Description
Download the world_data.sql file*, and run it to create and populate the tables. You can run the file as follows:
psql -U postgres -f world_data.sql
Part I: The Schema.
Inspect the schema to see what attributes we have:
SELECT * FROM city LIMIT 2;
SELECT * FROM country LIMIT 2;
SELECT * FROM countrylanguage LIMIT 2;
-
Draw a schema diagram of this data, showing how the data is arranged, and how the tables relate to each other.
Just use basic drawing software here – nothing fancy.
Include any links between tables – such as FOREIGN KEY relationships.
Hints:
To do this, you must identify all PRIMARY KEYs and FOREIGN KEYs. Open the world_data.sql file in a text editor, and search it for keywords. Most text editors allow searching via CTRL + f
You can also find this information by directly querying the database schema. There is a built-in table called information_schema, which contains all of the information about our tables, and we can ask it questions:
SELECT table_name, column_name, constraint_name FROM information_schema.constraint_column_usage;
2. Is this database in Normal Form?
If so, which one is it in? 1NF, 2NF, 3NF?
If not, what is preventing it from being normalized? Can it be normalized?
Hints:
Look directly at the data, and also at the CREATE TABLE and ALTER TABLE statements in the world_data.sql file.
The tables also have CONSTRAINTs – what do they tell you?
*Notice that all this data is already in SQL format, as opposed to Assignment 1, where we loaded the data from a comma-separated values file (“.csv”) . Getting this data into SQL format was accomplised by a built-in utility called pg_dump – which makes it easy to export entire databases into a file of SQL commands which we can re-load whenever we want. We will be using this utility later in this course.
Warm-ups: Some SQL practice:
-
What are the top ten countries by economic activity (Gross National Product – ‘gnp’).
-
What are the top ten countries by GNP per capita?
(watch out for division by zero here !)
-
What are the ten most densely populated countries, and ten least densely populated countries?
-
What different forms of government are represented in this data? (‘DISTINCT’ keyword should help here.)
Which forms of government are most frequent?
(distinct, count, group by order by)
-
Which countries have the highest life expectancy? (watch for NULLs).
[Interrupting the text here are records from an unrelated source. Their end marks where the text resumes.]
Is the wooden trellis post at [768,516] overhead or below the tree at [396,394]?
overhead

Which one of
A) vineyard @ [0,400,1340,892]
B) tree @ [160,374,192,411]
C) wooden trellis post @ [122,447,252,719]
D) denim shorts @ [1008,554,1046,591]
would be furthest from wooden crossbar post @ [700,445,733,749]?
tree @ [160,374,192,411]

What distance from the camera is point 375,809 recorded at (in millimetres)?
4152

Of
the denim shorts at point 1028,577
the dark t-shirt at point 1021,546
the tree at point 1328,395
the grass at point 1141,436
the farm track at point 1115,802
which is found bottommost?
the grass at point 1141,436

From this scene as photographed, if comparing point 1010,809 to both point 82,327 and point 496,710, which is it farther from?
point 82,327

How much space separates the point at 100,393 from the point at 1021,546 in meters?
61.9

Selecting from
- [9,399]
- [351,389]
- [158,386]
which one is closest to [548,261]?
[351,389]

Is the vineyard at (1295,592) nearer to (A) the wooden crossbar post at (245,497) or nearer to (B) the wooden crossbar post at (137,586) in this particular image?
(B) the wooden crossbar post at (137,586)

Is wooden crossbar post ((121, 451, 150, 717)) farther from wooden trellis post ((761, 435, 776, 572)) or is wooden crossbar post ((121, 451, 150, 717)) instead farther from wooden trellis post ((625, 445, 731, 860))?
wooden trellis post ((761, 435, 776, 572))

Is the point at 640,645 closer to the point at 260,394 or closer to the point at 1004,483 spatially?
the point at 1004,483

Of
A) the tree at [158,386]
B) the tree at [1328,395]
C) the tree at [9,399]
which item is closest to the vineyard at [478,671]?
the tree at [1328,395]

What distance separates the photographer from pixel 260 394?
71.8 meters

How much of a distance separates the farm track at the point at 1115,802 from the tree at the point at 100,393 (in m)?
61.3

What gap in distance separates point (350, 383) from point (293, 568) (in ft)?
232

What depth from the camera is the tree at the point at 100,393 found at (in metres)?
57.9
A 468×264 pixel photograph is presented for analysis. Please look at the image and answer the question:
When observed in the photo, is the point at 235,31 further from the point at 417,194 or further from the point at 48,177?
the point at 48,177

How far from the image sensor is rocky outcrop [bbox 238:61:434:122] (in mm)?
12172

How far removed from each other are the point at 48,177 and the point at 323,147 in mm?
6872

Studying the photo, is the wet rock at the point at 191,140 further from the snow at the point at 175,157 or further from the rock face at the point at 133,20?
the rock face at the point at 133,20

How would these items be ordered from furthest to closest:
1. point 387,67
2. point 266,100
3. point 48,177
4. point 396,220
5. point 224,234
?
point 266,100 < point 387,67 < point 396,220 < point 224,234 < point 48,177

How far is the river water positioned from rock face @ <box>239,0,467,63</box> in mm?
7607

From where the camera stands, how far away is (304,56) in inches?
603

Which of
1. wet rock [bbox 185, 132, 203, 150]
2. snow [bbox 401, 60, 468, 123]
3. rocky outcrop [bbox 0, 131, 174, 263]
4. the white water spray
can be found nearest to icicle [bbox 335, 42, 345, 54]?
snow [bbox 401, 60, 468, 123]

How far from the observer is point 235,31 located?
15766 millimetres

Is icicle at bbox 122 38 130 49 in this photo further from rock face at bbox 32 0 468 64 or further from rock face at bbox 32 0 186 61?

Getting more serious – joins, joins with conditions, joins that require subqueries:
-
What are the top ten countries by total population, and what is the official language spoken there? (basic inner join)
-
What are the top ten most populated cities – along with which country they are in, and what continent they are on? (basic inner join)
-
What is the official language of the top ten cities you found in Question #7?
(three-way inner join).
-
Which of the cities from Question #7 are capitals of their country? (requires a join and a subquery).
-
For the cities found in Question#7, what percentage of the country’s population lives in the capital city? (watch your int’s vs floats !).
Turn in the following:
-
Your schema diagram – as a .png, .jpg, or .pdf
-
DO NOT SEND ANY CELL PHONE PICTURES OF DIAGRAMS ! **
-
-
A .sql file with your queries to answer Questions #1 – #10.
For queries, only submit the query (I don’t need results – I can run them). Text answers to Question 2 can just be included at the top of
your .sql file in comments.
*Notice that all this data is already in SQL format, as opposed to Assignment 1, where we loaded the data from a comma-separated values file (“.csv”) . Getting this data into SQL format was accomplised by a built-in utility called pg_dump – which makes it easy to export entire databases into a file of SQL commands which we can re-load whenever we want. We will be using this utility later in this course.